How can we define bilingualism?
Definitions of bilingualism can vary, since there are several perspectives in the related literature. Bilingualism is the aptitude to use two languages and involves rich vocabulary in two languages, accents, grammatical structures, expressions, oral and written comprehension skills, writing skills and comparing levels in the two languages. Given all these characteristics, the definition of bilingualism, as mentioned above, is problematic. A person can meet only one of the above competences and be defined as bilingual, and not necessarily meet the others.
Definitions of bilingualism can vary from minimal proficiency in two languages to an advanced level that allows a person to function and appear as a native speaker of two languages. A person can be described as bilingual even if performance in the second language is limited to the ability to speak and communicate orally. Others may be proficient in reading in two or more languages. A person may be bilingual because he or she has learned both languages simultaneously or may be defined as bilingual even when the second language is acquired later.
Bilingualism can be defined in several ways.
Being bilingual means different things to different people.
In a world of transformation, mobility and connections, learning more languages is a real advantage for individuals, families and society as a whole.
The cognitive and linguistic processes involved in acquiring and using two languages are systematically different from those involved in using a single language. According to Grosjean, the use of bilingual and/or multiple languages is not only common, but probably characterises the majority of the population. Human mobility, the existence of several languages used within the same community and the existence of languages of circulation encourage the emergence of bilingualism.
The benefits of bilingualism on children's development
Two thirds of the world's children grow up in bilingual environments
The growing number of bilingual schools shows that parents and the whole school community understand the need to develop this skill early on.
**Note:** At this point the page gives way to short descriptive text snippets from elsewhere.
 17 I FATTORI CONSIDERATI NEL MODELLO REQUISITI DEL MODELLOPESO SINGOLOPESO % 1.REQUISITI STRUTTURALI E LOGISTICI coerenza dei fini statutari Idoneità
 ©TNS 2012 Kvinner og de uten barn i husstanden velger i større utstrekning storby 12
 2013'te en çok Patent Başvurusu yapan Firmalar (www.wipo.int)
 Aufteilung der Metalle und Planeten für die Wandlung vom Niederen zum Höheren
Genesee, a researcher in the field of bilingualism, has defined bilingual education in his work as "education that seeks to promote bilingual competence through the use of both languages as a means of instruction for significant parts of the academic curriculum."
Long-term daily immersion in a language other than the mother tongue will not only help your child become proficient in this new language, but will expose him or her to a whole new range of opportunities. Evidence from recent research is beginning to show that if you are exposed to bilingual education and grow up with a high degree of literacy in both languages, you are more likely to develop greater cognitive flexibility. Danielle Pergament, a freelance journalist and New York Times associate, has pointed out in several articles on bilingualism that enrolling a child in a language immersion program influences their later development in countless ways.
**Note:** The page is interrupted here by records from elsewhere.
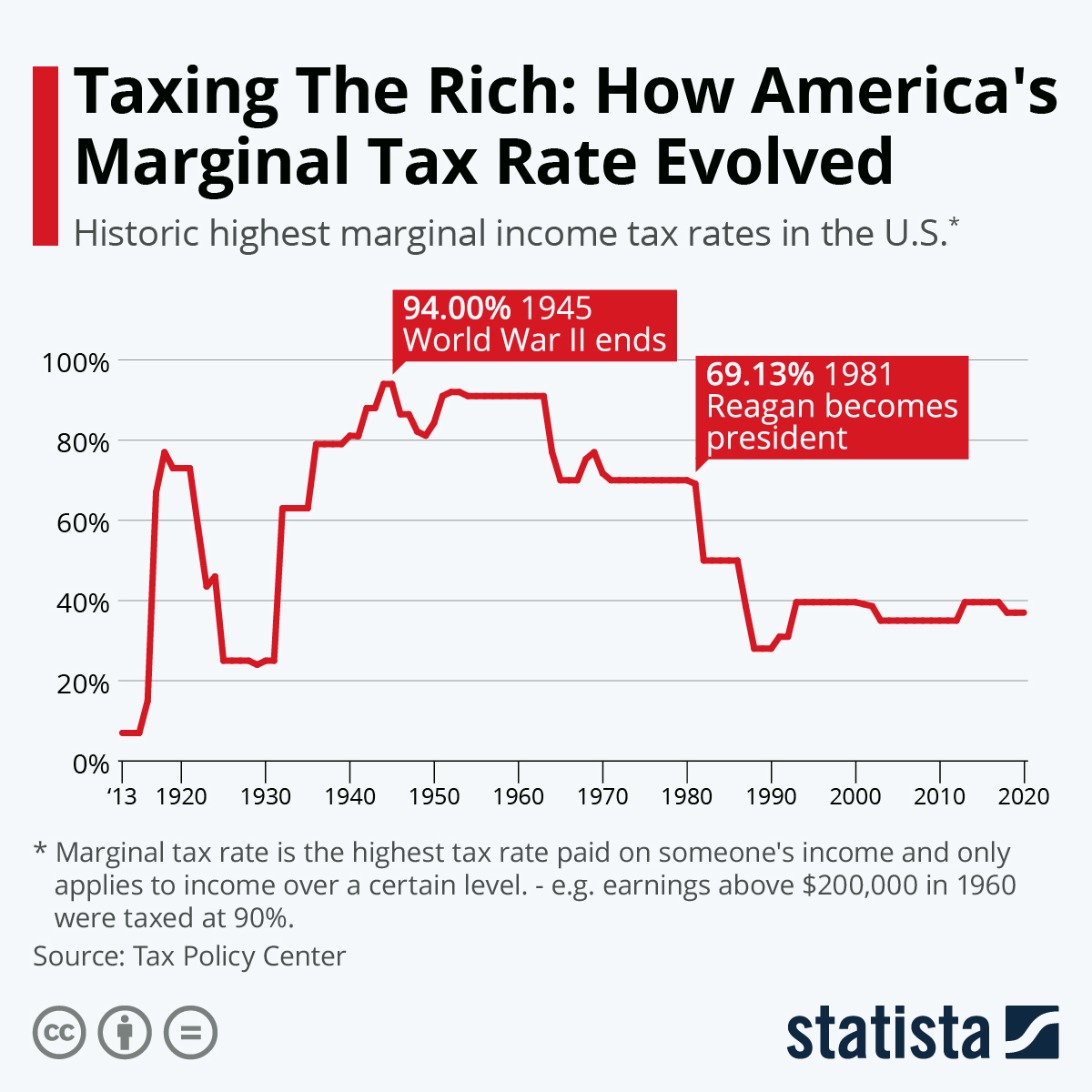 Infographic: Taxing The Rich: How America's Marginal Tax Rate Evolved | Statista
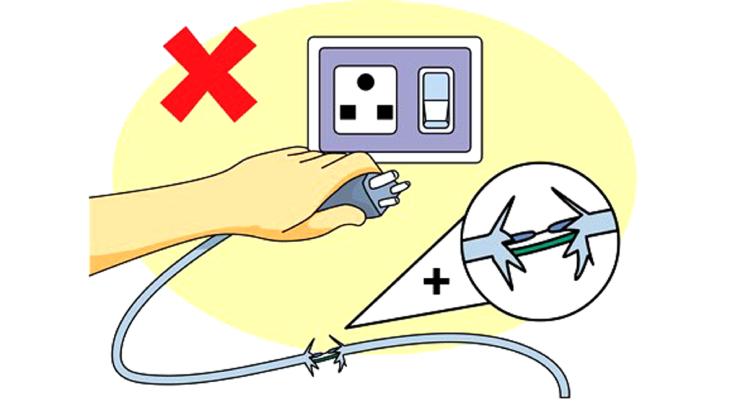 sử dụng àn toàn điện và tiết kiệm điện - vật lý 9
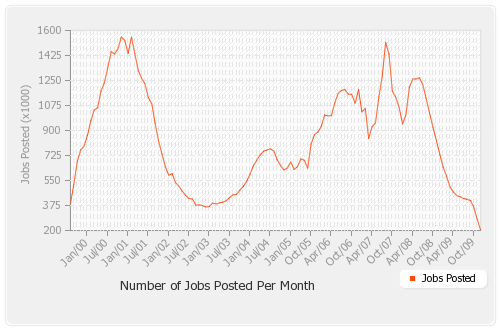 All-jobs-posted-by-month_smooth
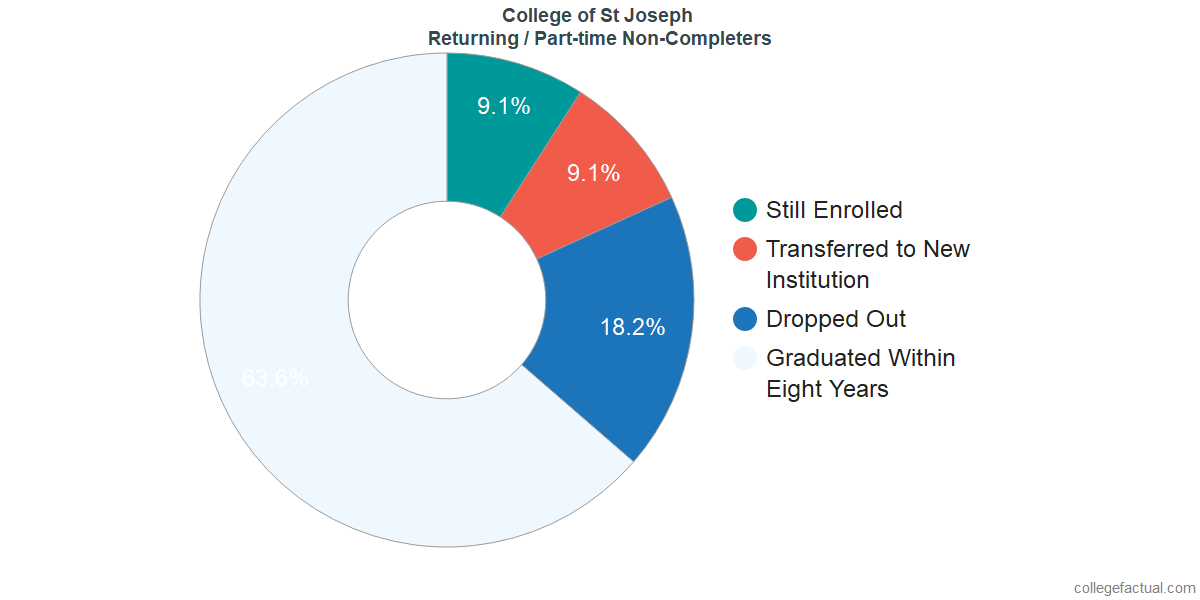 Non-completion rates for returning / part-time students at College of St Joseph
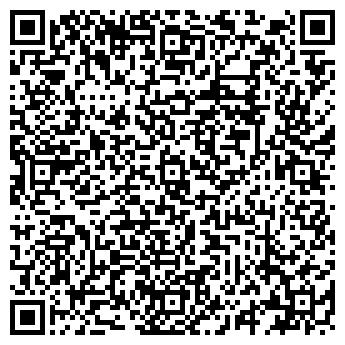 QR-код с контактной информацией организации ПРОМТОВАРЫ ЗАО НЕГА-ОС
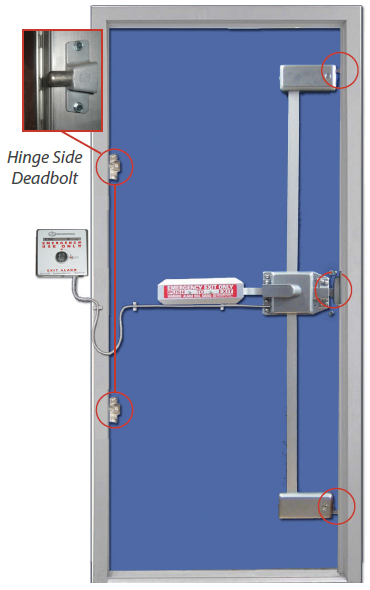 securitec-trident-md-heavy-duty-exit-device-wired-alarm-hinge-side-bolt.png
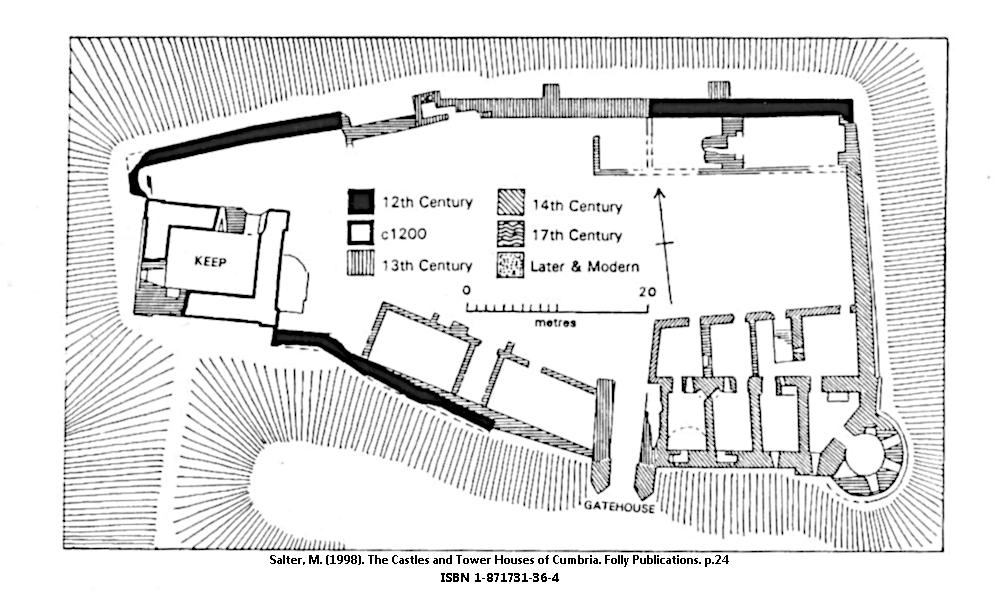 Brough Castle Plan Mike Salter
Researchers have found that bilingualism involves activating one language and inhibiting the second, depending on the context. Resolving this conflict between the two languages trains the bilinguals' brains and helps them strengthen their cognitive muscles. Bilinguals need a high degree of cognitive control to select the language intended for speaking and to inhibit the unintended one.
Numerous studies have shown that bilingualism - through the continued practice of language control - can have an impact on cognitive function as well as on relevant aspects of brain function and structure.
Preschool children who learn in a bilingual environment tend to be more flexible in their cognitive behaviour and begin to understand more deeply, from an early age, the subtleties of language functioning.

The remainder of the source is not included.